Sie arbeitete auch darauf hin, dass Clark ihre Stärken als Sängerin ausspielt. So wurde kaum Overdubs verwendet, wodurch der Sound pur und unverstellt wirkt. Dennoch werden hin und wieder Streicher eingesetzt – so auch auf dem flottesten Stück „Northwest“, bei dem ihnen am Ende viel Raum gegeben wird.

Der Einstieg „Not Enough Rocks“ erinnert anfänglich an Sheryl Crow, für die Clark bereits geschrieben hat. Derek Trucks (Tedeschi Trucks Band) steuert hier seine Gitarrenkünste bei und gibt der Nummer eine rockige Note. Ansonsten finden sich hauptsächlich ruhige Songs im unteren Tempobereich auf der Scheibe. Sehr stimmungsvoll ist „She Smoked In The House“, das neben „Buried“ und dem bereits erwähnten „Northwest“ als Singles herausgegeben wurde.

Zwei starke Stücke sind gegen Ende des Werks platziert: „All Over Again“ entwickelt einen schönen Drive; „Best Ones” wird von einer Mundharmonika begleitet, die nochmal einen anderen Sound in das Album bringt. Die Klavierbegleitung steht bei „Take Mine“ im Vordergrund. Der Titel erscheint ebenso wie „Up Above The Clouds (Cecilia???s Song)” etwas altbacken.
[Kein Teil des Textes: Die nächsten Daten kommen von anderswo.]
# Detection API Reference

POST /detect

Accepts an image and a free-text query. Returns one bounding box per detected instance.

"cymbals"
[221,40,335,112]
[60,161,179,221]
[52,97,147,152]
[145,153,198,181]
Auffälliger ist „Tell Her You Don’t Love Her”, auf dem Clark von Lucius unterstützt wird.

Selbst wenn nicht jeder Song einen Volltreffer darstellt, beweist Clark erneut, dass sie zu Recht zur führenden Riege der Songwriterinnen im Country- beziehungsweise Americana-Bereich zählt. Nicht umsonst greifen viele Kolleginnen und Kollegen auf ihre Kompositionen zurück. LeAnn Rimes und Kacey Musgraves oder Billy Currington und Toby Keith sind hier exemplarisch zu nennen.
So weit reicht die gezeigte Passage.